Clarifications: 1) In the definition of Schur number, we are talking about the largest integer such that *there exists* a coloring with no monochromatic solutions to a+b=c. You can always do a stupid colorings like all one color, the question is how high can we get where we can find at least one possible coloring without any monochromatic triples. 2) A few of you noticed the distinction between demanding each number has AT LEAST one color and demanding each number has AT MOST one color (put together, each number gets exactly one color). In the video I only implemented the former. Partly, this was because the expressions were long and I wanted it brief for the video, but partly this is because when using SAT solvers, a technique called blocked clause elimination ends up eliminating the extra causes for the AT MOST direction. Some of the comment suggestions was just to use XOR instead of OR, but SAT solvers apply to things in something called "conjunctive normal form" which is just long series of and statements of or statements, so when encoding we break up the XOR statements into multiple OR statements. Check out the section on the paper on symmetry breaking for further reading here. 3) Just for fun. What the "longest" mathematical proof is depends a bit on interpretation. Another contender (and won the guiness record) is the classification of finite simple groups, involving hundreds of papers combined.

Quite many years ago, when commenting on another proof that similarly had a huge amount of computer-generated data attached to it, a mathematician said that (paraphrasing) "a good mathematical proof is like a poem. This proof is like a phonebook." He didn't like that proof much.

This is why mathematics- in a very general and abstract sense- scares me. What if some answers *could* be known, but they're simply too complicated for our minds to understand?

God may forgive the peer reviewers 🤣

16:29 You say 2 terabytes here but 2000 terabytes at the beginning of the video. I assume the 2000 is correct since a "mere" 2TB is nothing these days.

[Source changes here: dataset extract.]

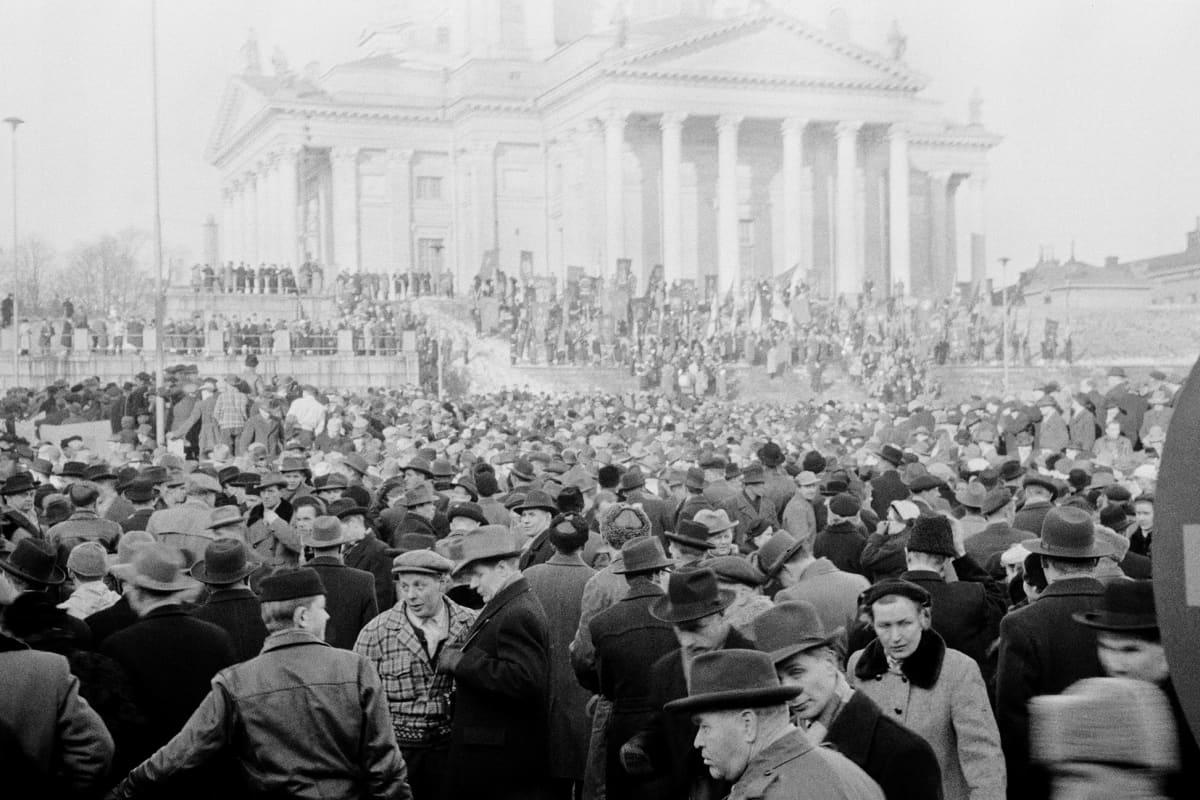 Historiallisessa kuvassa on yleislakon aikainen mielenosoitus Helsingissä vuonna 1956.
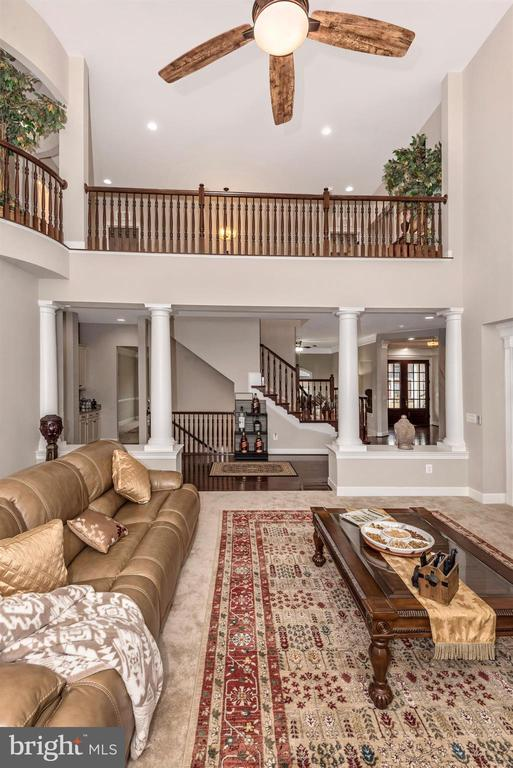 The bridge connects the Left wing to Right! - 42617 NICKELINE PL, CHANTILLY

Props to the guy in 90s who found solution with 160 numbers

Another interesting question on could ask is, "Can we give a much much shorter proof that S(5) = 160?". As you say in your video, the runtime and computational history of a SAT solver is quite literally a proof of the theorem it is showing. If you pick any SAT solver, its rules define some small subset of first order logic. For the SAT solver in this paper, let's call this fragment of logic T. We can very generally ask, is there a shorter T-proof at all which demonstrates that S(5)=160? This is the field of Propositional Proof Complexity (which is my field :) ), where you try to show that powerful systems of deductions can require very long (even exponential size) proofs to show that a theorem is true. The simplification rules you show in the video are part of the Resolution propositional proof system, one of the most foundational and well studied proof systems. In general, SAT solvers use much more powerful deductions, and define proof systems of which it is open to get exponential lower bounds for proof sizes. I do not know exactly what proof system T the SAT solver in this paper corresponds to, but trying to show that no shorter proof is possible is fascinating and most likely wide open.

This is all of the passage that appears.